A third, younger man with a cruel mouth added, "The only direct Wycliffe line remaining… it's Frederick Michael. Vivian's father. And he's just a regular human. Doesn't have a drop of the Sutran in him." He couldn't keep the disdain from his voice. "I don't know what the missy was thinking, marrying such a man."

"At least her children would have made up for that," the woman said tersely. "Well. If that lunatic doesn't get to them first."

The old man slammed a bloody fist on the chair arm. "NO!" The force of his rage momentarily stemmed the flow of blood. "The MOC! The Men of Certainty were sent in there! Vivian shouldn't have died! Something happened!" His eyes, sharp and mad with grief, scanned them. "I must know! Those MOC… they better give me an explanation. Even their head at the Unseen Accord won't be able to shield them if they failed." He gasped, a wet, rattling sound. "That assigned guy… of the OSI… what was his name again?"

The gaunt man leaned in. "The liaison? I believe it's Anthony Stroud, sir."

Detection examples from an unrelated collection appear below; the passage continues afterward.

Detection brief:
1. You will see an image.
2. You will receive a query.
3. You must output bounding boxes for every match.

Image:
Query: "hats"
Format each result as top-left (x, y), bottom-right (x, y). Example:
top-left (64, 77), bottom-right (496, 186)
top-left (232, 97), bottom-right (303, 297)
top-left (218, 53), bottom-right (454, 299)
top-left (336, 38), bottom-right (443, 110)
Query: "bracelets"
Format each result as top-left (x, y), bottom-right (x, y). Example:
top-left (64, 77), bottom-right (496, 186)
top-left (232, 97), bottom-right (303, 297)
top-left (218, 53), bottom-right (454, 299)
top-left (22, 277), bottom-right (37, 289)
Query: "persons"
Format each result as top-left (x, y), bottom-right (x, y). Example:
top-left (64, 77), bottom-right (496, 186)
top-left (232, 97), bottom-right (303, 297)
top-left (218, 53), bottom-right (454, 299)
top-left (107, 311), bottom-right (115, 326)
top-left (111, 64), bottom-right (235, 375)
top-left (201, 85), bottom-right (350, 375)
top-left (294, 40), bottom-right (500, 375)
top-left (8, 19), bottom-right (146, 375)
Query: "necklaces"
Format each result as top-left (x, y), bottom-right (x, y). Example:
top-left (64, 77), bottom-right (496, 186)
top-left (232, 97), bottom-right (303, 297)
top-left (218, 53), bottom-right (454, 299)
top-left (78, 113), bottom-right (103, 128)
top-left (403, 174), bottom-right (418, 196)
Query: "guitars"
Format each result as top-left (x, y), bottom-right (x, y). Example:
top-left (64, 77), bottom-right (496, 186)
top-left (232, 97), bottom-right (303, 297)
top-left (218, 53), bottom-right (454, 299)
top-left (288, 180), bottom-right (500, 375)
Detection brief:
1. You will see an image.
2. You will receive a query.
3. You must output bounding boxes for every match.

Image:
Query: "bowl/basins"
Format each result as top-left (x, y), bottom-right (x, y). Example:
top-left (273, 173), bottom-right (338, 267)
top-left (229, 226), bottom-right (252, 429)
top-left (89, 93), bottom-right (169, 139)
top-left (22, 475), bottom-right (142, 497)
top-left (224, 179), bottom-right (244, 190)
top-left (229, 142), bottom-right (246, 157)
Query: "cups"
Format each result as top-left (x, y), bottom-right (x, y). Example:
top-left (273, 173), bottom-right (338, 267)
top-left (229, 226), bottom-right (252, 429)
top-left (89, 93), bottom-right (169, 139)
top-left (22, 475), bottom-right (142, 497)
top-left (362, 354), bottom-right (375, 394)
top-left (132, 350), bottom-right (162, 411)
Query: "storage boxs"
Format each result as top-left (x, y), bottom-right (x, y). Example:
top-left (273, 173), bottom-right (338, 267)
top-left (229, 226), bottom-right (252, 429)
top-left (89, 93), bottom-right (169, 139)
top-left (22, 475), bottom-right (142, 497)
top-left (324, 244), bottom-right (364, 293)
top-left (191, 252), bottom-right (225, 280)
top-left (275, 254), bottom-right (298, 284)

The name hung in the candlelit dark.

The old man, Alistair Wycliffe, leaned back, his face a mask of bloody, vengeful calculation. "Anthony Stroud," he repeated, tasting the name like poison. "Well. It appears he needs to give me a reasonable explanation." He looked at each of them in turn, his meaning clear. "Or else."

---

Back in the pocket space, the silence after Vivian's erasure was profound. The grey mist, having consumed its jailer, hung in the air, its purpose momentarily fulfilled. Then, as if remembering another source of pain, another presence of living warmth, the myriad of semi-transparent faces within it slowly turned.

Toward Elijah.

A low, collective sound emanated from it—not a growl, but the psychic equivalent, a wave of cold, directionless hatred and anguish. It began to drift toward him, eager to leech the life from the next available vessel.

Elijah, exhausted and reeling from what he'd just witnessed, could only stare as the condensed misery of a hundred stolen souls advanced to claim him.